ARTICLE:
· · ·
Des rapatriements se sont poursuivis au niveau des points frontaliers notamment à la frontière de Belladère/Elias Piña (est) où des femmes séparées de leurs enfants ont été rapatriées par des militaires dominicains début mars 2015.
Entretemps, des organisations haïtiennes et dominicaines se disent préoccupées par rapport à l’éventualité de déportations massives de milliers de migrants/migrantes haïtiens, à l’expiration, à la fin du mois de juin 2015, du programme de régularisation, rapporte dans une note le Groupe d’appui aux rapatriés et refugiés (Garr).
Tous les citoyens haïtiens présents illégalement en République Dominicaine au terme du processus de régularisation des étrangers seront susceptibles d’être expulsés, a confirmé cette semaine Ruben Silié Valdez, ambassadeur dominicain en Haïti.
Manque d’information et de mécanismes réalistes
De nombreux migrants/migrantes haïtiens ne sont pas informés-es des démarches à effectuer pour se faire enregistrer, n’ont pas pu obtenir les documents nécessaires et n’ont pas eu accès à des bureaux de proximité, regrettent les organisations.
· · ·
CONSIGNE ÉCRITE 1:
D'après l'article sur les migrants haïtiens en République dominicaine, à quel moment le programme de régularisation arrive-t-il à expiration ?
CONSIGNE ÉCRITE 2:
Reprenez l'article sur les migrants haïtiens en République dominicaine à la suite de sa dernière phrase.

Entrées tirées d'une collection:
· · ·
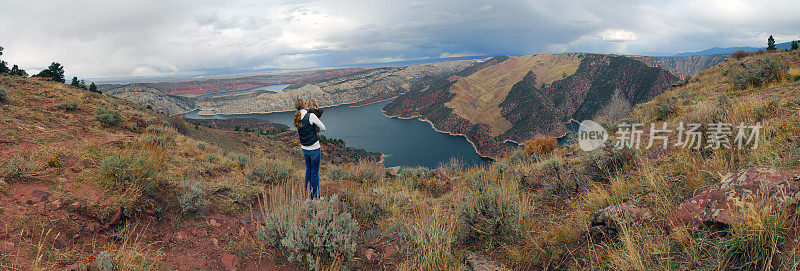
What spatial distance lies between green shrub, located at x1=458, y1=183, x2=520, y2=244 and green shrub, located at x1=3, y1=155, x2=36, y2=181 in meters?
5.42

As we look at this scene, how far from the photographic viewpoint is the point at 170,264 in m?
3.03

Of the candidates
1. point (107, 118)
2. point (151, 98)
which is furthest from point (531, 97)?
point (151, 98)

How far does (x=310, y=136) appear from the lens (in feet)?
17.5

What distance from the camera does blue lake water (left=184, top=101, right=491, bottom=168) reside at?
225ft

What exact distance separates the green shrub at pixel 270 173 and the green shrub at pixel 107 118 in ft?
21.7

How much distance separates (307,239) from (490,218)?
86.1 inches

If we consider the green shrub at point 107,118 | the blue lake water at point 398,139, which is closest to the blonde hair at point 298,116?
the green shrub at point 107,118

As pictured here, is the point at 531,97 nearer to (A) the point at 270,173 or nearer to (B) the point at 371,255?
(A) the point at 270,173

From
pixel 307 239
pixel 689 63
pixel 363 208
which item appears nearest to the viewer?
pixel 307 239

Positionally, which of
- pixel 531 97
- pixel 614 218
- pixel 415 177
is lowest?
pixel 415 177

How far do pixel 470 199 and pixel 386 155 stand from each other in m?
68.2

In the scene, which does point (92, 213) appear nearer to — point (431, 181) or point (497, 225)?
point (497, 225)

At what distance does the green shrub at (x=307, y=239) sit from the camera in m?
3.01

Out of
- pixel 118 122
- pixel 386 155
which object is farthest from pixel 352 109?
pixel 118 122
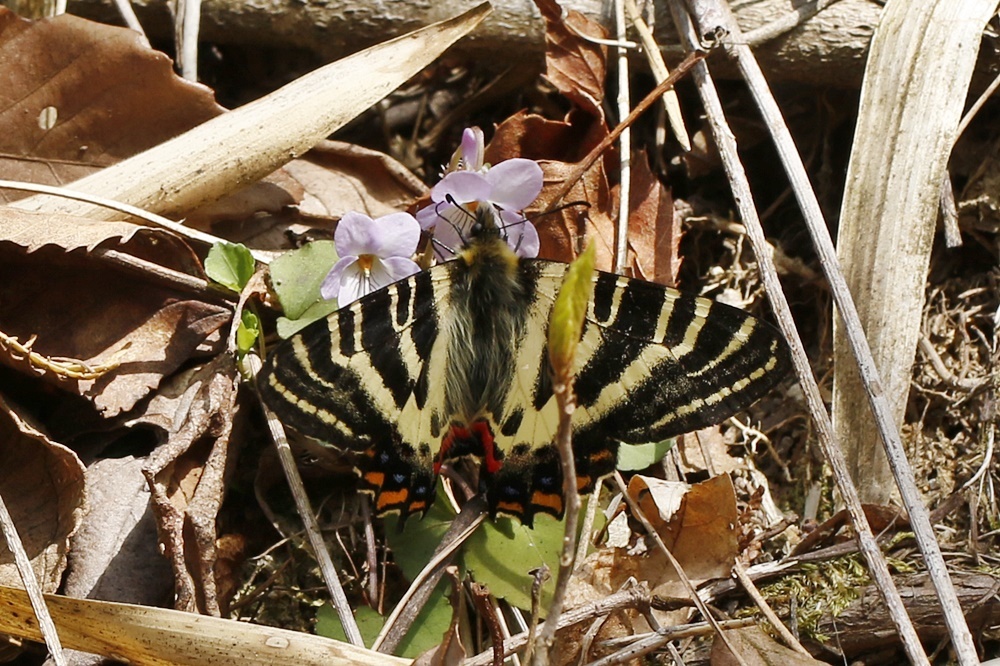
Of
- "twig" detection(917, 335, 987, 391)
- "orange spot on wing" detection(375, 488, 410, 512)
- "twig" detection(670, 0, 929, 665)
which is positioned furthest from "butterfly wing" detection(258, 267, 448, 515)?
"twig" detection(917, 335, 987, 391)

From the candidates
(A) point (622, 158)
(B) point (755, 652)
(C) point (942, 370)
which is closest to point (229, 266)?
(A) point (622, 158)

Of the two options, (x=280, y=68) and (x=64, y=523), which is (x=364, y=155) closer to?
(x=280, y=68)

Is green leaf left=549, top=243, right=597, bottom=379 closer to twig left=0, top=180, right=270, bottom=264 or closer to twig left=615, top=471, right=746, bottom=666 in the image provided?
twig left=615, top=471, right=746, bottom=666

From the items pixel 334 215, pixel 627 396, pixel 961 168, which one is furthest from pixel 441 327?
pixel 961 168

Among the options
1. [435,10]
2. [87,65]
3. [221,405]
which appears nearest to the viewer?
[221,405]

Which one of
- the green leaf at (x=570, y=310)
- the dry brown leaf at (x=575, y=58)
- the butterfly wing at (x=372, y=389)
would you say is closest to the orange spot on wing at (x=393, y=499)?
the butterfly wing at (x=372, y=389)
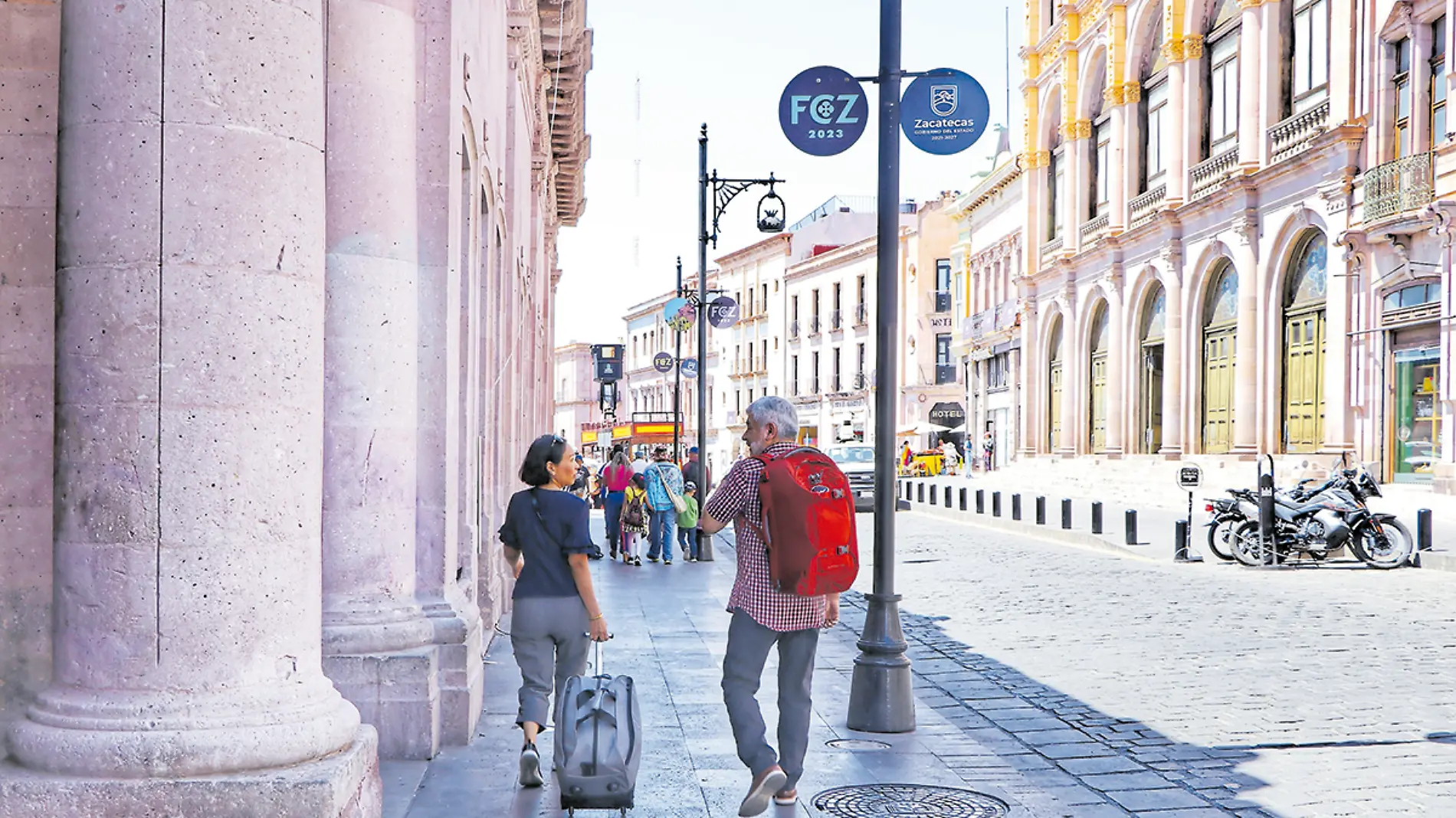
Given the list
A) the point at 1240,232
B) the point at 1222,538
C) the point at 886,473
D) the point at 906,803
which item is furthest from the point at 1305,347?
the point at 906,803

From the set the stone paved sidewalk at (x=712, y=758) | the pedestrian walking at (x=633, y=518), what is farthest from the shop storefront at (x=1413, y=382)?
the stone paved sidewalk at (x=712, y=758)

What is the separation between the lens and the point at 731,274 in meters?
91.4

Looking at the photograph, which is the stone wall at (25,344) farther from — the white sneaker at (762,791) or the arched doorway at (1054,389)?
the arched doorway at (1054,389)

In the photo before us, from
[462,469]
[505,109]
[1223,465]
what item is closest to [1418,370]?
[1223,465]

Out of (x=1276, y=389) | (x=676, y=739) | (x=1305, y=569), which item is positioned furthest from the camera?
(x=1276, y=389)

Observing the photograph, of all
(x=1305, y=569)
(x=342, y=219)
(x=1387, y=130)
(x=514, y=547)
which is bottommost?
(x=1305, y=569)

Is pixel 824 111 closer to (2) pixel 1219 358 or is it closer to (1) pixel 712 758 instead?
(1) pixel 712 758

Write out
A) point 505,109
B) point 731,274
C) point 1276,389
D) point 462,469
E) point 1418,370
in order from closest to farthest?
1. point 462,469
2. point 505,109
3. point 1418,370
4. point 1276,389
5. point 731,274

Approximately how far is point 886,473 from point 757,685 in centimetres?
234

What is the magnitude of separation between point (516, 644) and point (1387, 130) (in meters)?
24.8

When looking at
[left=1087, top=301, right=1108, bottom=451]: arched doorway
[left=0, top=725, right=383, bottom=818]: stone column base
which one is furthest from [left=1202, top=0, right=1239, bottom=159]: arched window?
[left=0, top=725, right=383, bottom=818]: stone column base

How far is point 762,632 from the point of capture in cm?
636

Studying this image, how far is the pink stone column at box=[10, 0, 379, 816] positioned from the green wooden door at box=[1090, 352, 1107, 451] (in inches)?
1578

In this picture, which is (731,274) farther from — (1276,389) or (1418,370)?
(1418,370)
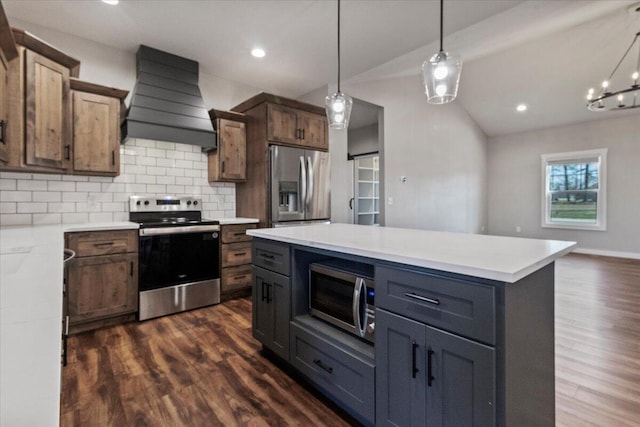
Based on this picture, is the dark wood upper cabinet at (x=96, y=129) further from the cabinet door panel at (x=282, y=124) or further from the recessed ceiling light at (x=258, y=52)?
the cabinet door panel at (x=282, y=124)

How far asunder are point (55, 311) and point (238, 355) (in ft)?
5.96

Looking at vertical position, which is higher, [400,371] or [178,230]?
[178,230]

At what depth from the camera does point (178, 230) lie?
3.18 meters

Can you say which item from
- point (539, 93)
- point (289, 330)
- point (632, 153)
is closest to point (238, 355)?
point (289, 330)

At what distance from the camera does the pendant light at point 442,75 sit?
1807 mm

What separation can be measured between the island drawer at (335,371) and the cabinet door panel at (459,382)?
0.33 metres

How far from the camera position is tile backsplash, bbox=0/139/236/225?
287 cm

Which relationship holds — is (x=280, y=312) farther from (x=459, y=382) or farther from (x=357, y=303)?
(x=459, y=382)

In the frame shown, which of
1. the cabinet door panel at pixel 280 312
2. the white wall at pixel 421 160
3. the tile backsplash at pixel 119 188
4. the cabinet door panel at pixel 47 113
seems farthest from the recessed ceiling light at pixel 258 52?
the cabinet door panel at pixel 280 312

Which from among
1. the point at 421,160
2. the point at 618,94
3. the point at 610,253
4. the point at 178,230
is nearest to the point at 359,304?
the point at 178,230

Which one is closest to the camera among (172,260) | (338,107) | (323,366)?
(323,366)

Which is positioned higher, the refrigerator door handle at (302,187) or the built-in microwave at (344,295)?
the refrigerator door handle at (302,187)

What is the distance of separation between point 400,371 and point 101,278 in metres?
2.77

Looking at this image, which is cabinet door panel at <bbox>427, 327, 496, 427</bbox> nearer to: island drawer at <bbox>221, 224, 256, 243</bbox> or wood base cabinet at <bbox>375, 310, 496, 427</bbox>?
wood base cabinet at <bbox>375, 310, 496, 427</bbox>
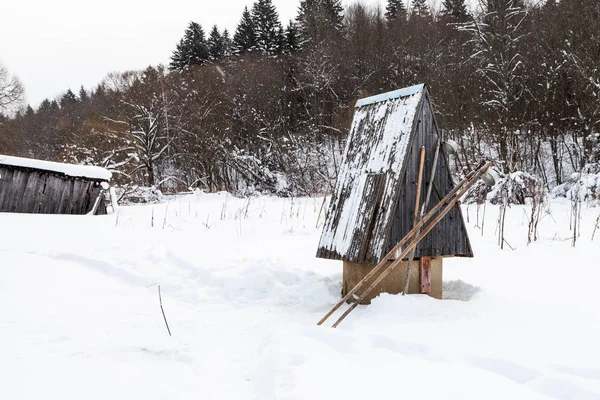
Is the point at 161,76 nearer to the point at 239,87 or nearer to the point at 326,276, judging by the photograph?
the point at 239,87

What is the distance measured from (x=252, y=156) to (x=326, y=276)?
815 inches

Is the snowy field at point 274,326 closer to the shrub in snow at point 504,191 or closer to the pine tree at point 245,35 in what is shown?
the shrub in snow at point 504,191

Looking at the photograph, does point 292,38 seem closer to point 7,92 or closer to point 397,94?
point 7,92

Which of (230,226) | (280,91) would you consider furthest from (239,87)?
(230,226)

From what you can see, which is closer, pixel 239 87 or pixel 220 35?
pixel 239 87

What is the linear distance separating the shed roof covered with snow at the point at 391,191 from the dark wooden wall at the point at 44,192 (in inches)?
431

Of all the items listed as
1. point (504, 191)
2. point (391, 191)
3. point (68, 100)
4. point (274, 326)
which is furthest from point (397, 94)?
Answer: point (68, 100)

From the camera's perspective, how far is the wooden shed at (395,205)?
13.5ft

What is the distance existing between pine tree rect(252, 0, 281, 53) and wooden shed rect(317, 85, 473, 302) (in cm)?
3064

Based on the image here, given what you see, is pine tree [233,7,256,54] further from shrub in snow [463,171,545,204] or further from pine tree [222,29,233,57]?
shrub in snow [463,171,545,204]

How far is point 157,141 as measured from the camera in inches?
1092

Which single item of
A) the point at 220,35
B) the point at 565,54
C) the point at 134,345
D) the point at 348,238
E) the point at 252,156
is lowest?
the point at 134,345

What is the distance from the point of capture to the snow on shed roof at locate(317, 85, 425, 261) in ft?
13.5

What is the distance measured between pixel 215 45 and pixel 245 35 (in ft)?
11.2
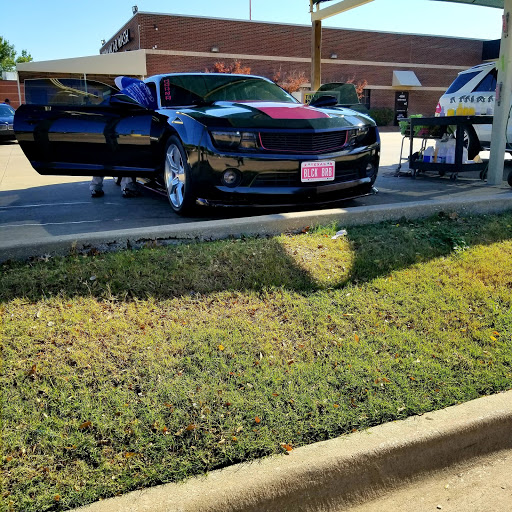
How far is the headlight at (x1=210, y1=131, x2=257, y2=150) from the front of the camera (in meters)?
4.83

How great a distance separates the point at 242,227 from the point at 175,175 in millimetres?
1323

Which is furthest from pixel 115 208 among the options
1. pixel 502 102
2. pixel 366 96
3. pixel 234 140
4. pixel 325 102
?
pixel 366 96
· · ·
RÉPONSE PRODUITE 1:
Le programme de régularisation expire à la fin du mois de juin 2015.

RÉPONSE PRODUITE 2:
Cette situation serait due à des manquements dans la mise en place des mécanismes plus réalistes susceptibles de faciliter l’application du plan de régularisation des migrants haïtiens, critiquent-elles.
La majorité de ces migrants sont dans une grande confusion et n’arrivent pas toujours à faire la différence entre régularisation et naturalisation, deux processus complexes qui se déroulent en même temps, reconnaissent-elles.
Ces organisations condamnent la poursuite des déportations qui ont tendance, selon elles, à augmenter depuis le début de l’année 2015, malgré les dispositions du Pnre qui recommande leur arrêt pendant que se déroule le processus d’enregistrement des migrants/migrantes.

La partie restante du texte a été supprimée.